(The problem) Wherever a line in the records below contains "Macaca", copy that line.

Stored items

* * * *

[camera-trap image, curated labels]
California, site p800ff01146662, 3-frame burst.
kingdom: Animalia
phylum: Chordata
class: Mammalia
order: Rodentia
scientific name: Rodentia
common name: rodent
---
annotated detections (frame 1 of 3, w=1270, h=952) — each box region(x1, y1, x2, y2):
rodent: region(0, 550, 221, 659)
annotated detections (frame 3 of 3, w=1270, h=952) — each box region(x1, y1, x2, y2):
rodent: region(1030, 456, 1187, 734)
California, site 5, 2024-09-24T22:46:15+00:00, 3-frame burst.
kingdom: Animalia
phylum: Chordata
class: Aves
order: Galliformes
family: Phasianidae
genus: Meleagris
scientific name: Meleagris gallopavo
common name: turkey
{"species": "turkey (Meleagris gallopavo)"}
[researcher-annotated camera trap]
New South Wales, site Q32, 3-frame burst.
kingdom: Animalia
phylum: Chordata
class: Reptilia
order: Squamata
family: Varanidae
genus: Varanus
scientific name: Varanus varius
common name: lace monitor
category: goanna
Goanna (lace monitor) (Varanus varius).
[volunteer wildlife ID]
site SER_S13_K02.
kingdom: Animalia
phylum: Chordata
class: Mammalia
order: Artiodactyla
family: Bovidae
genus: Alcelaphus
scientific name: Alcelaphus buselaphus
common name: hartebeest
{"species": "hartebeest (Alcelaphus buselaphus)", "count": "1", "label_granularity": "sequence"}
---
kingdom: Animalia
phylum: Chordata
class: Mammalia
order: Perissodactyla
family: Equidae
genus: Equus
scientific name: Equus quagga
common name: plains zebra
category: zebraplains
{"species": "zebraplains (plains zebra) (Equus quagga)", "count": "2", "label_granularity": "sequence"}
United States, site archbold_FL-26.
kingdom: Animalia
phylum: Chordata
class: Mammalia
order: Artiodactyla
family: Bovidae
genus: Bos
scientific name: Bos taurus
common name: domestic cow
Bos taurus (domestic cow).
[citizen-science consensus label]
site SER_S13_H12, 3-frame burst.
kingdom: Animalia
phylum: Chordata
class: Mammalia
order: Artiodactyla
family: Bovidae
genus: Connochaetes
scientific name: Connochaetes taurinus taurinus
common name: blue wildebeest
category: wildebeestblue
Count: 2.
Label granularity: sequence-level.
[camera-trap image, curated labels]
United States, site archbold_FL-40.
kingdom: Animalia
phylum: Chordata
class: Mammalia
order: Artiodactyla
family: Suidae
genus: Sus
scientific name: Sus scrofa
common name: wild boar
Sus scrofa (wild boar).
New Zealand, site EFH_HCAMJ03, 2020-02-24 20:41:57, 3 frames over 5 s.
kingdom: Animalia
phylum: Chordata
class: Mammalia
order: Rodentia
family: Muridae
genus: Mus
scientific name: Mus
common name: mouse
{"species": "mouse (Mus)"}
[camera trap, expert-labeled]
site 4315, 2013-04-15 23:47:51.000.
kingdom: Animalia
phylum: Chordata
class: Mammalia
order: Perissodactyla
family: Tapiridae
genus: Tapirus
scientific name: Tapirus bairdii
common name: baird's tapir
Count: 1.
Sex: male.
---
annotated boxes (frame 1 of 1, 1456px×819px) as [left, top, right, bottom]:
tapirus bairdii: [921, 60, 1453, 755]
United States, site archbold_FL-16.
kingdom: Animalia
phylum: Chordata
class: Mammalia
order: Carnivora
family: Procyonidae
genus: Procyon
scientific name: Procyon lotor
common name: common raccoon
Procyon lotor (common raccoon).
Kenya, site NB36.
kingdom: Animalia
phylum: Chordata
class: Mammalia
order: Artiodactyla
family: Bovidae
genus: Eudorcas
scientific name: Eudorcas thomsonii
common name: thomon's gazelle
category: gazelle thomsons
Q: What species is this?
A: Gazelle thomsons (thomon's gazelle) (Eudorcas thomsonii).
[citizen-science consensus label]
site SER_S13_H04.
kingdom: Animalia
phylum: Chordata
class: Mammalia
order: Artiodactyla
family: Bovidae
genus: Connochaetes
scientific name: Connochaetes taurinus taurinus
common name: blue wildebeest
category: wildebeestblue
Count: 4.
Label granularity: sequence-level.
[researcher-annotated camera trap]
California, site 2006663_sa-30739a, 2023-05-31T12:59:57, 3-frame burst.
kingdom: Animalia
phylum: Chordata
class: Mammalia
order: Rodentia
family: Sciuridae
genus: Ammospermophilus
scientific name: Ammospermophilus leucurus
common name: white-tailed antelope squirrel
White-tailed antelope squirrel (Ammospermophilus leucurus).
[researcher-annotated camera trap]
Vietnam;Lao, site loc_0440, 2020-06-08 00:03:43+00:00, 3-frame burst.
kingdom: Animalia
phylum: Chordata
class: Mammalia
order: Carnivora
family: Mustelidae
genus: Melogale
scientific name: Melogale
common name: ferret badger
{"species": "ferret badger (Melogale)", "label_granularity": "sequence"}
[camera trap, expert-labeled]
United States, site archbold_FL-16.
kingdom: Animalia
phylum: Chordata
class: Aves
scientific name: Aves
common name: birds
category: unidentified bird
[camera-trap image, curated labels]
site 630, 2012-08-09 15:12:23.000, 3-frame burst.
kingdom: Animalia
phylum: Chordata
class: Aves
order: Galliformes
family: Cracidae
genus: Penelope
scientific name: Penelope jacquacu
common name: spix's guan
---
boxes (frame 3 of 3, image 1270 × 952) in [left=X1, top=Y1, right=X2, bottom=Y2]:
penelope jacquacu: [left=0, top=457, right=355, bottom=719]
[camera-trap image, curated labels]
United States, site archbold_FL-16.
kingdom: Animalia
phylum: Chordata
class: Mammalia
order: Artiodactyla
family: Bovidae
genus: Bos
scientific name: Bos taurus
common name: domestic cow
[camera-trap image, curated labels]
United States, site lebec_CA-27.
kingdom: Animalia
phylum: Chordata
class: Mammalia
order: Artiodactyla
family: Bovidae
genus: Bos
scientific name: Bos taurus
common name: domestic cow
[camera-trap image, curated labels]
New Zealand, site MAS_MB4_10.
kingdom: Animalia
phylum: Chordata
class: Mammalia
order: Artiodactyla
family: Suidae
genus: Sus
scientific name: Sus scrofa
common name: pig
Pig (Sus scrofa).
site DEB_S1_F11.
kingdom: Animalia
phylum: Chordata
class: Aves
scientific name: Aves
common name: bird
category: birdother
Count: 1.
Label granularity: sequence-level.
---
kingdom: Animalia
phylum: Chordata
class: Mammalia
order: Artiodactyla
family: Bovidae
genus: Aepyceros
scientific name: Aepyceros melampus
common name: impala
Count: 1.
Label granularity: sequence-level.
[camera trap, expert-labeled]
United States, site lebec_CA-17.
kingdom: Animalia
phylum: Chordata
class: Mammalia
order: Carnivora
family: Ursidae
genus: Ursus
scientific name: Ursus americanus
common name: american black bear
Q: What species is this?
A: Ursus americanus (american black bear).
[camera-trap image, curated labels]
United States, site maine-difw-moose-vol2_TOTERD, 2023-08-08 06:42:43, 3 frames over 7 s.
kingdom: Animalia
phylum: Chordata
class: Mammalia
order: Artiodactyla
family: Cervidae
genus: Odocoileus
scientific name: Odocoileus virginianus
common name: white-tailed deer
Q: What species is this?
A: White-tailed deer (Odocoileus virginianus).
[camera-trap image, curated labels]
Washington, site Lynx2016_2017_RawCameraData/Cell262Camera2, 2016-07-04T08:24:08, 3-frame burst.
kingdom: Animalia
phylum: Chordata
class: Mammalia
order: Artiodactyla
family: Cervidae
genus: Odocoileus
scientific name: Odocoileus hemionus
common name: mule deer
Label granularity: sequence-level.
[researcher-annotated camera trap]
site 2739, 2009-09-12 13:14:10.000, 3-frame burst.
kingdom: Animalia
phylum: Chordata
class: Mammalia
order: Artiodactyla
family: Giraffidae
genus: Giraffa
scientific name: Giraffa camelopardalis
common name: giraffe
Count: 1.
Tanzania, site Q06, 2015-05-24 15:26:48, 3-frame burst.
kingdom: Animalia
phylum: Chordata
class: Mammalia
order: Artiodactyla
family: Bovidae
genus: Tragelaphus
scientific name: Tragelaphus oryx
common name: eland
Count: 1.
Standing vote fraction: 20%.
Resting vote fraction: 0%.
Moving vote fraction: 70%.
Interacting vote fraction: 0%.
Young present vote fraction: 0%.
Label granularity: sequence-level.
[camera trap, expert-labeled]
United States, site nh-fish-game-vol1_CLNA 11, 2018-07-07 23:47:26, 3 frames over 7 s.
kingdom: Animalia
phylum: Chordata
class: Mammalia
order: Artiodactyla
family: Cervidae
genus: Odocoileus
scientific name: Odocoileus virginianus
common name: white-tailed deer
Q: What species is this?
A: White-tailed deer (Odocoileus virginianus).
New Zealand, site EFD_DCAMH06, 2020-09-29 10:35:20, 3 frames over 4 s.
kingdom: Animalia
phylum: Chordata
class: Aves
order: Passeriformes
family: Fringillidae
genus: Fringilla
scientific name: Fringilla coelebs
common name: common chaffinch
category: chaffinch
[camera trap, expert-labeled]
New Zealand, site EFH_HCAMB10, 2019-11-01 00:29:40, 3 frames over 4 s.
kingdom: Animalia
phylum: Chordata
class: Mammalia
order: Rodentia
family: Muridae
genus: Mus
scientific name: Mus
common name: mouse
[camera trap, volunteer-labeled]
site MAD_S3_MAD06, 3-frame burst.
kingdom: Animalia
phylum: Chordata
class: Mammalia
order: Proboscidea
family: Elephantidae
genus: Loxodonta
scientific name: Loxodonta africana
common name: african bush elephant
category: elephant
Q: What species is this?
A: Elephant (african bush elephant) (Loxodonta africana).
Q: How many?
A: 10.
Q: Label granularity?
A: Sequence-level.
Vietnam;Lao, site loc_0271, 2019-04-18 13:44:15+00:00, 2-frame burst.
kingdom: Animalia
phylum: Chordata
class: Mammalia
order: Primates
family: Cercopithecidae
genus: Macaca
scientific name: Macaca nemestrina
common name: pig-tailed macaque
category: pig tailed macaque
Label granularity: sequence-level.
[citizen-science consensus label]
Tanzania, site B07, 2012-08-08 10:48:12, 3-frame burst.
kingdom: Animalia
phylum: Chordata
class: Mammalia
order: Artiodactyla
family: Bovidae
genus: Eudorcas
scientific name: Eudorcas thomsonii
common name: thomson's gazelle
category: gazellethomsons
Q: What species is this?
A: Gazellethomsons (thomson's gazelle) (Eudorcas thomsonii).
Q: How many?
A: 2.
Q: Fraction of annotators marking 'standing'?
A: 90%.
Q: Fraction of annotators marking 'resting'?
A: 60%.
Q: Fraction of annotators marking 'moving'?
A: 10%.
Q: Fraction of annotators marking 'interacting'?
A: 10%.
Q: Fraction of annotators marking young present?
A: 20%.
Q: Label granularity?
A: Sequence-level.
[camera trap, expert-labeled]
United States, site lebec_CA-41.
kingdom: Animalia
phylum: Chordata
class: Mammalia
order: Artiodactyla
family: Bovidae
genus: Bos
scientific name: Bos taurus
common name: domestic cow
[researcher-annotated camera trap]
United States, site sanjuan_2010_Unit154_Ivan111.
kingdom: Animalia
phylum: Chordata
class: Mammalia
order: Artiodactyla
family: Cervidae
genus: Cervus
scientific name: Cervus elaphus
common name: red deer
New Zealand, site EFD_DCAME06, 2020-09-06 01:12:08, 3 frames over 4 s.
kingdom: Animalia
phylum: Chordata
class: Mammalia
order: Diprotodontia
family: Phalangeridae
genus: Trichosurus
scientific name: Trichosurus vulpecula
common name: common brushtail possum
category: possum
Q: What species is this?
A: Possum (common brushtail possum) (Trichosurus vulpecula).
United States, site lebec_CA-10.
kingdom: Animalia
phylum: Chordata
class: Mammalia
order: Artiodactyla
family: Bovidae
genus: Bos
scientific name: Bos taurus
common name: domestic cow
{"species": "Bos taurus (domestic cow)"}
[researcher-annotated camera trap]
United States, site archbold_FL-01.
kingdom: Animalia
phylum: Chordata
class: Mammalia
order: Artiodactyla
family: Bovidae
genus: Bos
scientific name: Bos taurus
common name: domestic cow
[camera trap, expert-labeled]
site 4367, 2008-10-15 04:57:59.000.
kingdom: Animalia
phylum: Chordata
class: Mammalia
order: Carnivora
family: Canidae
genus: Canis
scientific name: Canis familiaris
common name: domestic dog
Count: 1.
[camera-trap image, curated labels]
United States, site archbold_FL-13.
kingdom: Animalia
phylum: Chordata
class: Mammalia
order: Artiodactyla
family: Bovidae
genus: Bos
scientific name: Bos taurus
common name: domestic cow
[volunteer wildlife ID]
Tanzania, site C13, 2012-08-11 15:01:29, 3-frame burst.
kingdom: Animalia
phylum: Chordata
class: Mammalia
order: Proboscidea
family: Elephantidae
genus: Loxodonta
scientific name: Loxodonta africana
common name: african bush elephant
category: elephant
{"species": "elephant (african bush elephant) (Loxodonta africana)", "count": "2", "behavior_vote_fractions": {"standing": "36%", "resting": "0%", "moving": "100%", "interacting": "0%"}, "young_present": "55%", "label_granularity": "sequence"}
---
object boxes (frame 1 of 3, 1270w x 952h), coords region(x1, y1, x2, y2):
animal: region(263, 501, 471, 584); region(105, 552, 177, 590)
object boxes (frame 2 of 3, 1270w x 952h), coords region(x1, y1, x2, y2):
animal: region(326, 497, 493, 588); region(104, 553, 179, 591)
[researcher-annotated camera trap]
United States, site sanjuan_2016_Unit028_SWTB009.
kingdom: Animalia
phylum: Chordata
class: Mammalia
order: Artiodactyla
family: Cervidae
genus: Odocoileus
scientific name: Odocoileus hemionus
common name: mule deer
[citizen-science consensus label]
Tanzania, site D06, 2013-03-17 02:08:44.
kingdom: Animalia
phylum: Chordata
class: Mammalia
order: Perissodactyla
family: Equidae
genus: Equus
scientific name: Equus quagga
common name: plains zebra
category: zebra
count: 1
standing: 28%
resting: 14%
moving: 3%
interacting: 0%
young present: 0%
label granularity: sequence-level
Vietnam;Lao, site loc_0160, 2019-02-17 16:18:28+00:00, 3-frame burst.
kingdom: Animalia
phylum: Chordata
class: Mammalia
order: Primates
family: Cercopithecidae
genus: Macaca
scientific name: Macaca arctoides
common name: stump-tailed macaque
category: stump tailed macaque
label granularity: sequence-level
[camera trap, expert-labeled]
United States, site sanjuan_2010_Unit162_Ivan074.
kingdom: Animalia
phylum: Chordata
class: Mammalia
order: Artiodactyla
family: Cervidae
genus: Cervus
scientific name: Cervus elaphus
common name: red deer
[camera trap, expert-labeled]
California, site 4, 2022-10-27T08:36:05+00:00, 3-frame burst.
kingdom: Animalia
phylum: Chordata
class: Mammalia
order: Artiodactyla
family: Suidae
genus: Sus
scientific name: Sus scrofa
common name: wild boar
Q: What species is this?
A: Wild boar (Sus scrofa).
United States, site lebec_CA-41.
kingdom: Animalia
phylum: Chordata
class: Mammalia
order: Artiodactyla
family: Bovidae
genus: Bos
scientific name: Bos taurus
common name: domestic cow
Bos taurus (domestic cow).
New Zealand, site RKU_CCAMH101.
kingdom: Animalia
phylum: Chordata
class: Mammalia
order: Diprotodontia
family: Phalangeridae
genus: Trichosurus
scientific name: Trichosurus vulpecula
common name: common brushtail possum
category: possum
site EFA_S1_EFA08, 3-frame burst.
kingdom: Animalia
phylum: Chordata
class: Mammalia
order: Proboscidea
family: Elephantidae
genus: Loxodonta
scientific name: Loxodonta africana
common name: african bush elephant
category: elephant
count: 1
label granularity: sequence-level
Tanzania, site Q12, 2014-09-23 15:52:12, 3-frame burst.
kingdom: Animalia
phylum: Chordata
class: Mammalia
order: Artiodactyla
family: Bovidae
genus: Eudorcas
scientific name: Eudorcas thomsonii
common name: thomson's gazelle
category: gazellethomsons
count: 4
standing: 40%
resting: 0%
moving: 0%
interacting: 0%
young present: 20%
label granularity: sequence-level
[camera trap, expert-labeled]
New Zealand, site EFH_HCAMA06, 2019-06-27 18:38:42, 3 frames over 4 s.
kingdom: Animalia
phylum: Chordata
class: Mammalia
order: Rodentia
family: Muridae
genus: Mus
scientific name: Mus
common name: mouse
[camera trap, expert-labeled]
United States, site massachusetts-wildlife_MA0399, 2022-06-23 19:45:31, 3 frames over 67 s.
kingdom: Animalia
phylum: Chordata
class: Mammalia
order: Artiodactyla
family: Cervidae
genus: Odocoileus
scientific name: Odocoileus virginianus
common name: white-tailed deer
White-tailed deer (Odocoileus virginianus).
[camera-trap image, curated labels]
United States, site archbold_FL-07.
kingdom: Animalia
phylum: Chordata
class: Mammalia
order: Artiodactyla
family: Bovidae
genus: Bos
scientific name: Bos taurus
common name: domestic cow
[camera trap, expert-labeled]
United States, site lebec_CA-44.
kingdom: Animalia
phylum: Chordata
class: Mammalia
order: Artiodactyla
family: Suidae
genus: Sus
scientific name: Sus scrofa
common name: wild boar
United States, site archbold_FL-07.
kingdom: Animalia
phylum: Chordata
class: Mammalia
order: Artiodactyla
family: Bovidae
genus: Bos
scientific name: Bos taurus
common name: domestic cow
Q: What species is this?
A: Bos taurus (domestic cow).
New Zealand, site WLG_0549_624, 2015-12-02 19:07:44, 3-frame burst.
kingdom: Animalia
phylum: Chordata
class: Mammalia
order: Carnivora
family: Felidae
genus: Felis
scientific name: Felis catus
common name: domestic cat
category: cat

* * * *

(Written reply)
genus: Macaca
scientific name: Macaca nemestrina
genus: Macaca
scientific name: Macaca arctoides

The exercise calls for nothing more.